Copy every one of the records below word for word, line by line, without changing anything.

Source data
** start **
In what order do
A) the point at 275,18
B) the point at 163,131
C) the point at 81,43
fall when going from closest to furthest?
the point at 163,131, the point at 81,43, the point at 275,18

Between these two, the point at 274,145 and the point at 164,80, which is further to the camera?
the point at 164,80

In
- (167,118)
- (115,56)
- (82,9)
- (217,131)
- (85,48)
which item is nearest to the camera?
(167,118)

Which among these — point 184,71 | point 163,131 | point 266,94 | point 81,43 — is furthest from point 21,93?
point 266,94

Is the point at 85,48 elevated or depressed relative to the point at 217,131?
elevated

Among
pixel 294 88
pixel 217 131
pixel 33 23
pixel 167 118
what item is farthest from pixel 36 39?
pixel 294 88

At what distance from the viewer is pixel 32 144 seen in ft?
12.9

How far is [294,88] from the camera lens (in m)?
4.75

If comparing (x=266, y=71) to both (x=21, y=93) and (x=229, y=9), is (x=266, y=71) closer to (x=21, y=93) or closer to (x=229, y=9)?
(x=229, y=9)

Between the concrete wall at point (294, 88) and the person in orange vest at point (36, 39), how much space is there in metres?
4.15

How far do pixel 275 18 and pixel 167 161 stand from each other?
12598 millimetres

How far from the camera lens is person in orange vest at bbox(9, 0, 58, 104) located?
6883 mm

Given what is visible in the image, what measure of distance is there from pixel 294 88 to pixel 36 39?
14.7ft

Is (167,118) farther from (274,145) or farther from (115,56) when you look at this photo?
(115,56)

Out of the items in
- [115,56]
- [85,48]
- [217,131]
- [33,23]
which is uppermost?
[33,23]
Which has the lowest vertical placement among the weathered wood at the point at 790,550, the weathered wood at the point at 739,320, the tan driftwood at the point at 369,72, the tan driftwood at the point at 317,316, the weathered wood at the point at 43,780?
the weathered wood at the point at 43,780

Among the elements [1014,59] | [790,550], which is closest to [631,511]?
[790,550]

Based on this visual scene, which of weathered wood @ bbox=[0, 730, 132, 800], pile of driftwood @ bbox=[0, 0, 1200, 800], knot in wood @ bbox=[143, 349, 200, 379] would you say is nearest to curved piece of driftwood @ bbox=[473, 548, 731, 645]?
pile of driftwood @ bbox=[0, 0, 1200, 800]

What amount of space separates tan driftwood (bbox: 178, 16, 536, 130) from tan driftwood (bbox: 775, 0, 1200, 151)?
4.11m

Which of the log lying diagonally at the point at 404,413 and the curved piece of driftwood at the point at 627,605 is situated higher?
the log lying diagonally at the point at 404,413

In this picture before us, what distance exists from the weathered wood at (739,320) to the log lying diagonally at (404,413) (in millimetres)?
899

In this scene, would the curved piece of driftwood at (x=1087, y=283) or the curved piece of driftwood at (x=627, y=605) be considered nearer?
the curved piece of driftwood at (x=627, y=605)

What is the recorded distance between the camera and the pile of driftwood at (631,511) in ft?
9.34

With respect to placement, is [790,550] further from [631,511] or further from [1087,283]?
** end **
## SOLUTION BELOW
In what order do
A) the point at 275,18
B) the point at 163,131
C) the point at 81,43
fall when going from closest to furthest?
the point at 163,131, the point at 81,43, the point at 275,18

Between these two, the point at 274,145 and the point at 164,80, which is further to the camera?
the point at 164,80

In
- (167,118)
- (115,56)
- (82,9)
- (217,131)
- (85,48)
which item is nearest to the camera?
(167,118)

Which among these — point 184,71 | point 163,131 | point 266,94 | point 81,43 — is furthest from point 21,93?
point 266,94

Is the point at 85,48 elevated or depressed relative to the point at 217,131?
elevated

Among
pixel 294 88
pixel 217 131
pixel 33 23
pixel 167 118
what item is farthest from pixel 36 39?
pixel 294 88

At what distance from the viewer is pixel 32 144 seen in ft?
12.9

How far is [294,88] from the camera lens (in m)?
4.75

If comparing (x=266, y=71) to both (x=21, y=93) and (x=229, y=9), is (x=266, y=71) closer to (x=21, y=93) or closer to (x=229, y=9)?
(x=229, y=9)

Between the concrete wall at point (294, 88) and the person in orange vest at point (36, 39), how much space is there in metres?
4.15

How far do pixel 275 18 and pixel 167 161 stand from each other?
12598 millimetres

How far from the camera lens is person in orange vest at bbox(9, 0, 58, 104) located?
6883 mm

Given what is visible in the image, what measure of distance is there from pixel 294 88 to pixel 36 39?
14.7ft

Is (167,118) farther from (274,145) or farther from (115,56) when you look at this photo?
(115,56)

Out of the items in
- [115,56]
- [85,48]
- [217,131]
- [33,23]
which is uppermost?
[33,23]
Which has the lowest vertical placement among the weathered wood at the point at 790,550, the weathered wood at the point at 739,320, the tan driftwood at the point at 369,72, the tan driftwood at the point at 317,316, the weathered wood at the point at 43,780?
the weathered wood at the point at 43,780

Among the elements [1014,59] | [790,550], which is closest to [631,511]?
[790,550]

Based on this visual scene, which of weathered wood @ bbox=[0, 730, 132, 800], pile of driftwood @ bbox=[0, 0, 1200, 800], knot in wood @ bbox=[143, 349, 200, 379] would you say is nearest to curved piece of driftwood @ bbox=[473, 548, 731, 645]?
pile of driftwood @ bbox=[0, 0, 1200, 800]

What amount of space separates tan driftwood (bbox: 178, 16, 536, 130) from tan driftwood (bbox: 775, 0, 1200, 151)?
4.11m

Which of the log lying diagonally at the point at 404,413 and the curved piece of driftwood at the point at 627,605 is situated higher?
the log lying diagonally at the point at 404,413

In this picture before us, what distance exists from the weathered wood at (739,320) to the log lying diagonally at (404,413) (in millimetres)?
899

In this scene, would the curved piece of driftwood at (x=1087, y=283) or the curved piece of driftwood at (x=627, y=605) be considered nearer?
the curved piece of driftwood at (x=627, y=605)

What is the recorded distance between the camera and the pile of driftwood at (631,511) in ft?
9.34

With respect to placement, is [790,550] further from [631,511] or further from [1087,283]?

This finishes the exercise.